Curling has been an official sport in the Winter Olympic Games since the 1998 Winter Olympics in Nagano, Japan. The sport involves two teams, each with four players, who take turns sliding rocks across a curling sheet toward a circular target on the ice known as the “house.” 

Each team has eight stones and, to win, the teams try to accumulate the highest number of points by getting their rocks as close to the center of the circular target as possible. Once a thrower sends a stone down the sheet, a team’s two sweepers use brooms to melt bumps in the ice to allow the rock to glide smoothly on the water that’s left behind. At the other end of the sheet from the thrower is the skip, or captain, who shouts commands to the sweepers as they work.

Funk said she typically worked as a thrower and sweeper during competitions.

“It’s kind of a neat aspect in that you each have your very own distinct job,” she said. “It’s very defined. I seemed to range around a lot. I liked sweeping, I was good at it.”

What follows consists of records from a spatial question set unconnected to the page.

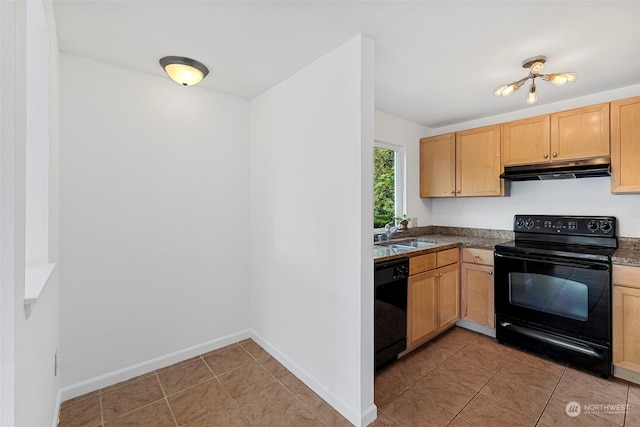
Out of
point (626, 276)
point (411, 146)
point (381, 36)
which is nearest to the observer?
point (381, 36)

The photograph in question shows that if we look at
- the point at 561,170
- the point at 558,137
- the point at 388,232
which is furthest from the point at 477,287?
the point at 558,137

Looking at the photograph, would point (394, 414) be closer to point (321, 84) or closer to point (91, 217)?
point (321, 84)

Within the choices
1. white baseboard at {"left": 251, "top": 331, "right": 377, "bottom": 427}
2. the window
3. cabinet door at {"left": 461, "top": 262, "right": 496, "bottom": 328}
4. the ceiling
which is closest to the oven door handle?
cabinet door at {"left": 461, "top": 262, "right": 496, "bottom": 328}

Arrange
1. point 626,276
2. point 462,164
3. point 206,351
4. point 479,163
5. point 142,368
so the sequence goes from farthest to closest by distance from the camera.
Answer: point 462,164, point 479,163, point 206,351, point 142,368, point 626,276

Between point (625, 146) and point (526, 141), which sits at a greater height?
point (526, 141)

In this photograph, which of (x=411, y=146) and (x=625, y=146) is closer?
(x=625, y=146)

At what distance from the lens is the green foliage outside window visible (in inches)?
133

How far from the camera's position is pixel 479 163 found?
126 inches

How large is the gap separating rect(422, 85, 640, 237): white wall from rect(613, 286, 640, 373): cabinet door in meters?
0.76

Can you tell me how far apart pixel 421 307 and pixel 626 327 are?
55.7 inches

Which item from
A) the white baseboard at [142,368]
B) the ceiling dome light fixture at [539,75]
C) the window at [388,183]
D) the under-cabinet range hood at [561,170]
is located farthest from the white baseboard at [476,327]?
the white baseboard at [142,368]

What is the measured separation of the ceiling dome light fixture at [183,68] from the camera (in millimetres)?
2020

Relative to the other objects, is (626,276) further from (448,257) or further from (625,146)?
(448,257)

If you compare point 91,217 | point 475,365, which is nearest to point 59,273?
point 91,217
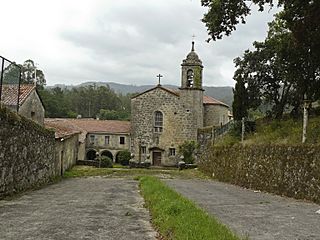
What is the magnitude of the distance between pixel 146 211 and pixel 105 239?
3.58m

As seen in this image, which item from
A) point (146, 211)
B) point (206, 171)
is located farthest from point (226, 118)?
point (146, 211)

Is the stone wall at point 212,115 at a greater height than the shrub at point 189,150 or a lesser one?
greater

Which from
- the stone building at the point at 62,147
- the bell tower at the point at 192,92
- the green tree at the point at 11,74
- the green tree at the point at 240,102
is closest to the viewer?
the green tree at the point at 11,74

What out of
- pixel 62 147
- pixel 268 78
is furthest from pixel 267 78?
pixel 62 147

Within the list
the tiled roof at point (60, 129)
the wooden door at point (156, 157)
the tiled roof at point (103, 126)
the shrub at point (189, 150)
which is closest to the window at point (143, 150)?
the wooden door at point (156, 157)

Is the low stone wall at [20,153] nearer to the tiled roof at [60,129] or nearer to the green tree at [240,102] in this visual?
the tiled roof at [60,129]

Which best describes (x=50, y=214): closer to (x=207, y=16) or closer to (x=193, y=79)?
(x=207, y=16)

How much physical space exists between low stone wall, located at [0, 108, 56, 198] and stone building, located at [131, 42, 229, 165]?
32972mm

When she came to Kalamazoo in 2015, Funk said she had the honor of being part of a team that was led by Erika Brown who, at that time, was already a three-time Olympian and five time U.S. champion. A total of 10 teams each competed in the men’s and women’s championships that year at Wings Stadium.

“It was really cool to play with her,” Funk said. “She was one of my role models growing up.”

Becca Funk Curling
Becca Funk's pursuit of the sport of curling has taken her to tournaments in Canada, world junior competitions in Scotland and Sweden, and the 2013 World University Games in Italy.

Now that she’s at WMed, Funk said she misses the regular competition that curling afforded her. Medical school and becoming a doctor are her focus now, but she said that she has no plans to give up the sport of curling and enjoys the chances she gets to play in Kalamazoo.

“Curling is nice in that it’s one of those sports you can continue when you’re older,” she said. “We have Olympians who are 40 or older and I think if I can just be smart about it, I could make that happen.”

For now, she said she will take what she learned as a curler – the importance of being part of a team and working together toward a common goal – to further her dream of becoming a doctor.

She comes from a family with deep roots in healthcare. Her mother is a nurse and she has an aunt who is a physician assistant and a cousin who earned a medical degree at the School of Medicine and Public Health at the University of Wisconsin and is now a physician completing a residency in obstetrics and gynecology.

She said she is happy to be at WMed, glad that it’s the place she chose to learn the science and the art of patient care that will lead to her becoming a caring and compassionate physician in the future.

“There’s just this kind of unwavering enthusiasm here,” she said. “The school is up and coming and I really get the feeling that they want to grow with their students and it’s a team effort, and they aren’t so set in their ways that they don’t want to hear what we have to say and it’s really neat and different.”